• _WORK INSTRUCTIONS_:
Reproduce word for word every line of the entries from the one holding "How far from" through the last line of the entries, inclusive.

• _EXTRACTED RECORDS_:

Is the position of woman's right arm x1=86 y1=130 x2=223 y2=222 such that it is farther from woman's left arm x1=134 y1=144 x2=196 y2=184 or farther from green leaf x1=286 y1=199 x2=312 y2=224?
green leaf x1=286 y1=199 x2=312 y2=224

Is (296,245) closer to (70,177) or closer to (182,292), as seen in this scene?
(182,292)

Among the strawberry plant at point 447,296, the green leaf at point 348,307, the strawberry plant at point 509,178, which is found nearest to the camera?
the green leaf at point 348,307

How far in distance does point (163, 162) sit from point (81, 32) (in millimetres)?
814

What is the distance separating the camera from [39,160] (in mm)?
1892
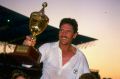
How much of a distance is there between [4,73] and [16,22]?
1908 mm

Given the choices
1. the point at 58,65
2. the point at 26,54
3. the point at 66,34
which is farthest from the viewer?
the point at 58,65

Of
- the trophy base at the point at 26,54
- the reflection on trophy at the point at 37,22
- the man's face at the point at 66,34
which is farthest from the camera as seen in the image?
the reflection on trophy at the point at 37,22

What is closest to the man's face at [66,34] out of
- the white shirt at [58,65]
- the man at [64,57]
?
the man at [64,57]

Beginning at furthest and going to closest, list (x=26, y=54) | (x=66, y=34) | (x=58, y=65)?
(x=58, y=65)
(x=66, y=34)
(x=26, y=54)

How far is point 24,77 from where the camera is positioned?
115 inches

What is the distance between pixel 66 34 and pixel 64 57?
317 mm

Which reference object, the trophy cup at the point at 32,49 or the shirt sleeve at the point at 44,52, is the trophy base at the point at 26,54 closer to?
the trophy cup at the point at 32,49

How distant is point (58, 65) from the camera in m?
2.84

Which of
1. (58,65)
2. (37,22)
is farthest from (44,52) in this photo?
(37,22)

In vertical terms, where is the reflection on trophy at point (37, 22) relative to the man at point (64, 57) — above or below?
above

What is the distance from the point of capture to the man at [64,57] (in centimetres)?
279

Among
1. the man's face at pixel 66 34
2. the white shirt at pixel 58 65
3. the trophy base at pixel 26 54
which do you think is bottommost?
the white shirt at pixel 58 65

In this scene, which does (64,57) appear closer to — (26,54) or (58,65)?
(58,65)

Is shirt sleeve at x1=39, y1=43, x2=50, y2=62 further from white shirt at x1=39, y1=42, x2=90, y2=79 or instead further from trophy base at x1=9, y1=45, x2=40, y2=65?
trophy base at x1=9, y1=45, x2=40, y2=65
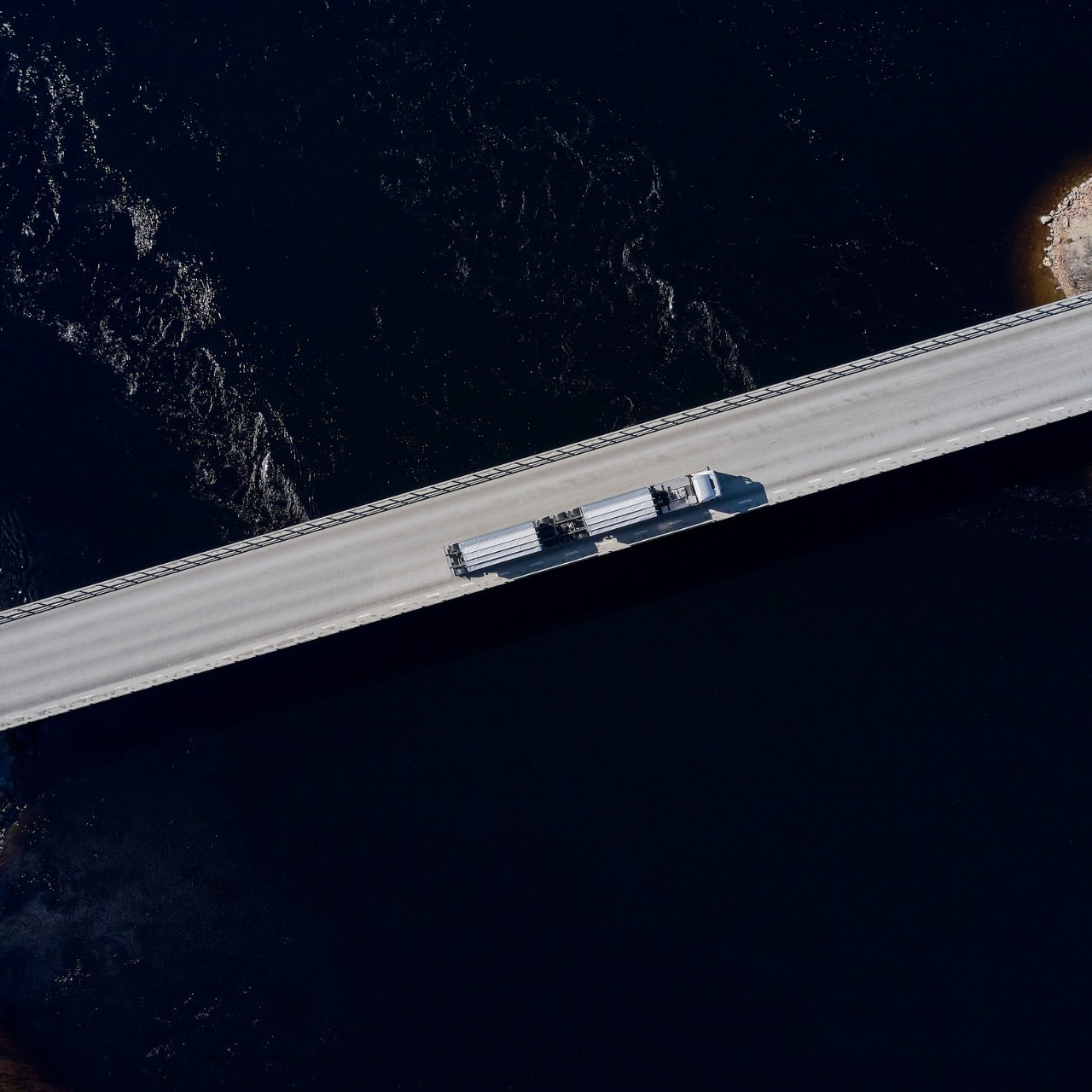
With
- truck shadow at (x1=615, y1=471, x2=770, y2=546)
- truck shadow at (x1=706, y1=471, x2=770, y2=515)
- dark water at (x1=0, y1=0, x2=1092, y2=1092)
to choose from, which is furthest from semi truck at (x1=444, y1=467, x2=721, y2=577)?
dark water at (x1=0, y1=0, x2=1092, y2=1092)

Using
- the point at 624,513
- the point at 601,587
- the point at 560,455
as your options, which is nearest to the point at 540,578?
the point at 601,587

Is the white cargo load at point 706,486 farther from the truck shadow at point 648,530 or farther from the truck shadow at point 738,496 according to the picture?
the truck shadow at point 738,496

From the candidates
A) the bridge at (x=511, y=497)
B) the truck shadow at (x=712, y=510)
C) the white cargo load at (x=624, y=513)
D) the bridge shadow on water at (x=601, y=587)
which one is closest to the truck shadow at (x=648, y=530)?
the truck shadow at (x=712, y=510)

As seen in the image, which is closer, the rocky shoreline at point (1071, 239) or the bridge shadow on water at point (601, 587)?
the bridge shadow on water at point (601, 587)

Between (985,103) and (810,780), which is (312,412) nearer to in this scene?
(810,780)

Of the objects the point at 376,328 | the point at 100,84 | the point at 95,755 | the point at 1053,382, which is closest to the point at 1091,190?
the point at 1053,382

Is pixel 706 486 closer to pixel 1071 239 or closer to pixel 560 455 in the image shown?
pixel 560 455
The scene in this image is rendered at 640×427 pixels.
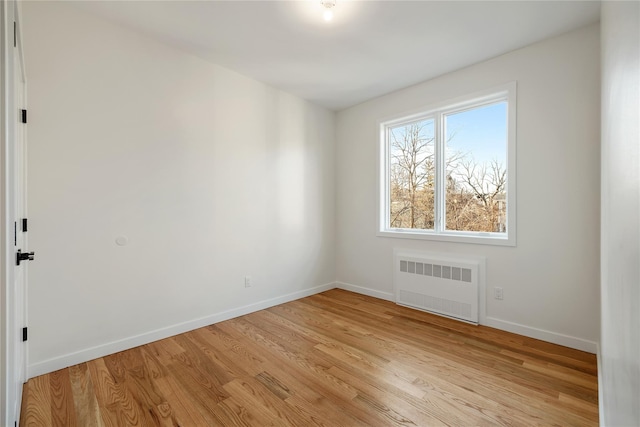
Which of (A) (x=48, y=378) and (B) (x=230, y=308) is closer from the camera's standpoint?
(A) (x=48, y=378)

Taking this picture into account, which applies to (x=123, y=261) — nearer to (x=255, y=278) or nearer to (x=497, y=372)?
(x=255, y=278)

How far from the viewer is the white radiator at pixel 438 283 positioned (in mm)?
3023

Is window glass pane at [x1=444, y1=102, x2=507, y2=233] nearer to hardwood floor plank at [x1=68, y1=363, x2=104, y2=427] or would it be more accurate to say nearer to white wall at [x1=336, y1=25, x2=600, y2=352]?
white wall at [x1=336, y1=25, x2=600, y2=352]

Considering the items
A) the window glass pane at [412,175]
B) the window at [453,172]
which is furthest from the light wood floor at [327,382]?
the window glass pane at [412,175]

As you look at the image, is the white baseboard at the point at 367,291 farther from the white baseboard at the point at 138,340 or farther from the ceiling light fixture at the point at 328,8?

• _OUTPUT BELOW_:
How far from the viewer is the white radiator at pixel 438 283 positioned (in mm)?
3023

Is window glass pane at [x1=444, y1=102, x2=507, y2=233] nearer to hardwood floor plank at [x1=68, y1=363, x2=104, y2=427] or would it be more accurate to say nearer to white wall at [x1=336, y1=25, x2=600, y2=352]?
white wall at [x1=336, y1=25, x2=600, y2=352]

Considering the items
A) the window glass pane at [412,175]
B) the window at [453,172]
which is furthest from the light wood floor at [327,382]?
the window glass pane at [412,175]

As you look at the image, is the white baseboard at the point at 367,291 farther from the white baseboard at the point at 138,340 or farther from the ceiling light fixture at the point at 328,8?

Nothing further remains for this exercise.